• Data provided
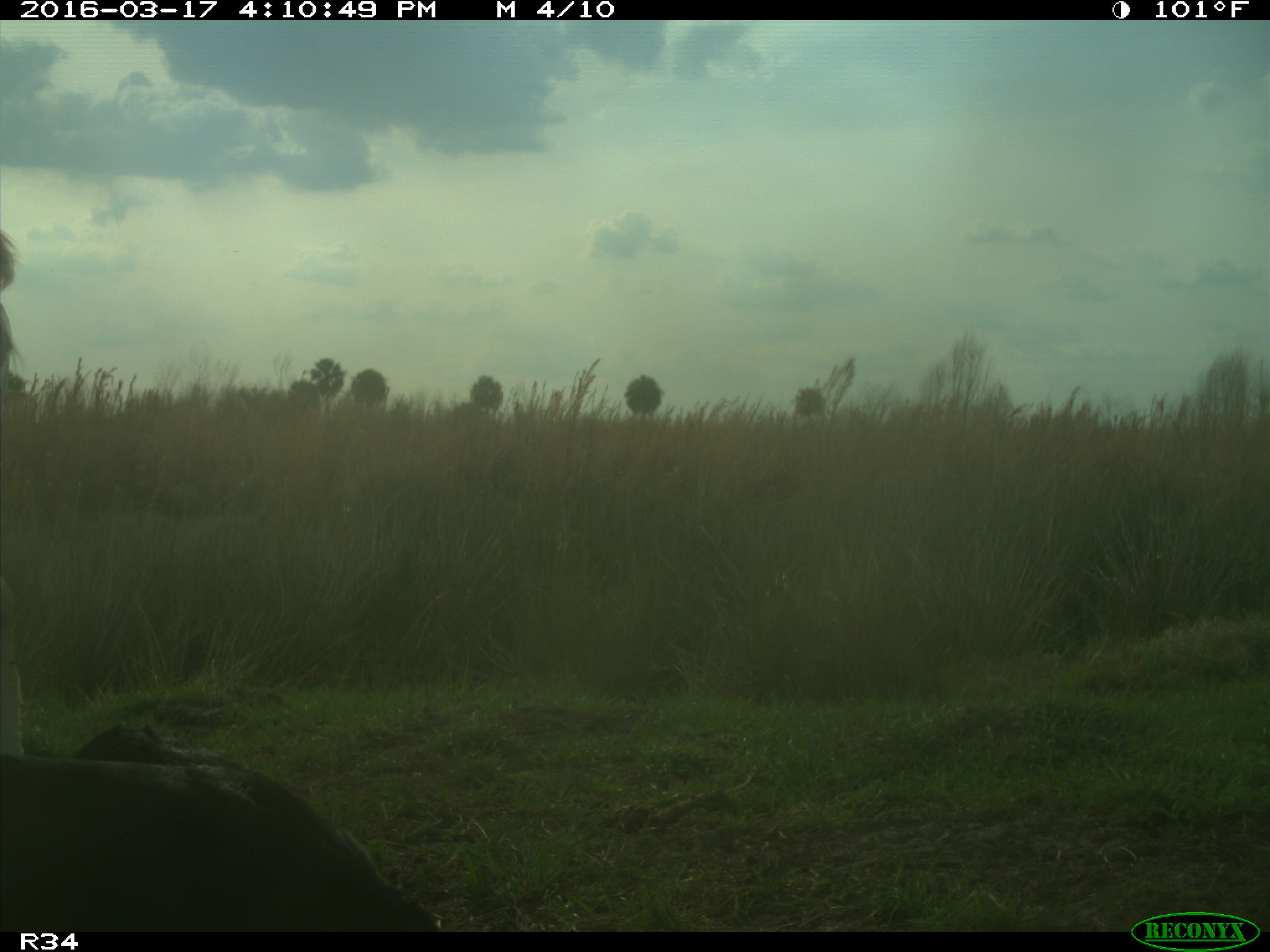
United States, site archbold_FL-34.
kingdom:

==

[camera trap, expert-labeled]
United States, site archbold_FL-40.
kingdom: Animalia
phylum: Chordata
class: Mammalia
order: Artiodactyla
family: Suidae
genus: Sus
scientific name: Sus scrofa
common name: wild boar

* * *

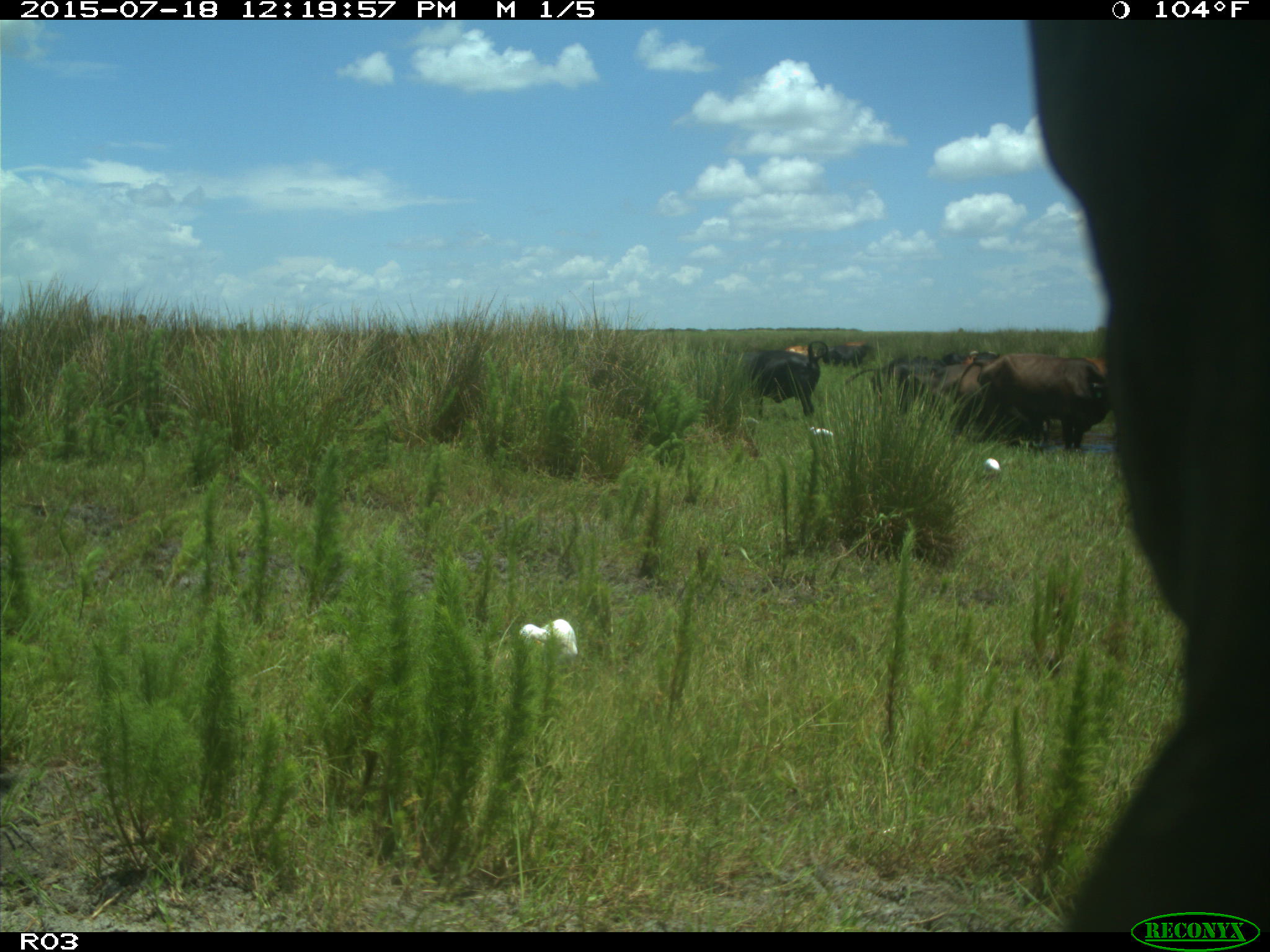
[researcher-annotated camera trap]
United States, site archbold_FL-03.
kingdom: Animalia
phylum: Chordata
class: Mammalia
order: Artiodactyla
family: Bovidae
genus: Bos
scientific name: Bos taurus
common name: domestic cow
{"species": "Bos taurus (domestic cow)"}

• To do
Begin with the line above that has "United States, site archbold_FL-40." and continue through the line that has "common name: wild boar", setting each one down exactly. Stop there.

• Answer to this exercise
United States, site archbold_FL-40.
kingdom: Animalia
phylum: Chordata
class: Mammalia
order: Artiodactyla
family: Suidae
genus: Sus
scientific name: Sus scrofa
common name: wild boar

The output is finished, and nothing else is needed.